Greco-Roman wrestling involves lots of dynamic skills, such as throws using the upper body, and is fascinating for its raw power. Freestyle wrestling is based on unbalancing an opponent through leg attacks, throws and counter defensive techniques.
With so many scoring options available to wrestlers, bouts often remain competitive into the final seconds, with wrestlers often attempting darting attacks and spectacular throws until the final whistle.
Outlook for the Tokyo 2020 Games
Longstanding rivalries, historic quests and local heroes highlight wrestling at Tokyo 2020
At Tokyo 2020, 96 men in each style and 96 women will compete in the wrestling competition.
The Russian Federation (formerly USSR) has won the most overall medals, followed by top nations like the United States, Japan, Georgia and Turkey.
In freestyle wrestling the stars of the sport hail from Russia, Iran and the United States. Superstar Abdulrashid “The Russian Tank” Sadulaev will headline Tokyo 2020 as a returning Olympic gold medallist looking to win his first title at 97kg. His fiercest rival will be defending 97kg Olympic champion Kyle Snyder (USA). The duo have wrestled twice in three years, splitting outcomes. Iran’s Hassan Yazdanicharati also comes to Tokyo as a 2016 Olympic champion, winning at 74kg. Now at 86kg, he looks to defend his 2019 world championship against a field of top competitors.
There is no team score kept in wrestling at the Olympic Games, but if there were the small island nation of Cuba would have taken the Greco-Roman title at the Olympic Games in 2016. Led by legendary three-time Olympic champion Mijaín López at 130kg, and defending world and Olympic champion Ismael Borrero at 60kg, Cuba has a chance to repeat their dominant Rio performance in Tokyo.
Japan is the most dominant women’s wrestling nation in the world, having won 11 of a possible 18 gold medals in four Olympic Games. Through she won’t be competing in Tokyo, Hall of Fame wrestler Icho Kaori won a record-setting fourth Olympic gold at Rio 2016, raising Japan’s already high bar for success even higher.

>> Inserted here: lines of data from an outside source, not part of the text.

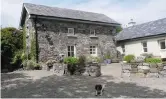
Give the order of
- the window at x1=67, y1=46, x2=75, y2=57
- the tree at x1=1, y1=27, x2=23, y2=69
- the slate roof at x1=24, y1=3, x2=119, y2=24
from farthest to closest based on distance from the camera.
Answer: the window at x1=67, y1=46, x2=75, y2=57 < the slate roof at x1=24, y1=3, x2=119, y2=24 < the tree at x1=1, y1=27, x2=23, y2=69

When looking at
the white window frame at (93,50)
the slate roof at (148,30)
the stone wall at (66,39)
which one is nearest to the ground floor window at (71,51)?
the stone wall at (66,39)

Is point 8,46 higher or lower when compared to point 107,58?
higher

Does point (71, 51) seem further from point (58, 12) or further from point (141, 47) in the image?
point (141, 47)

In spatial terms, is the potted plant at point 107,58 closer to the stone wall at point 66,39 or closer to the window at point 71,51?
the stone wall at point 66,39

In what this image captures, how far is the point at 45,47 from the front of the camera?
2064 centimetres

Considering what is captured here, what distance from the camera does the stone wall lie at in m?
20.6

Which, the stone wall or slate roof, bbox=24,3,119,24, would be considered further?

The new generation of Japanese women wrestlers will be led by defending Olympic champions Risako Kawai and Sara Dosho, giving local fans plenty to cheer in the Makuhari Messe.
The competition is held on a circular mat with 9 meters in diameter which include an orange band of 1m wide and forming an integral part of the wrestling area is drawn along the circumference on the inside of the circle. That band is called the passivity zone.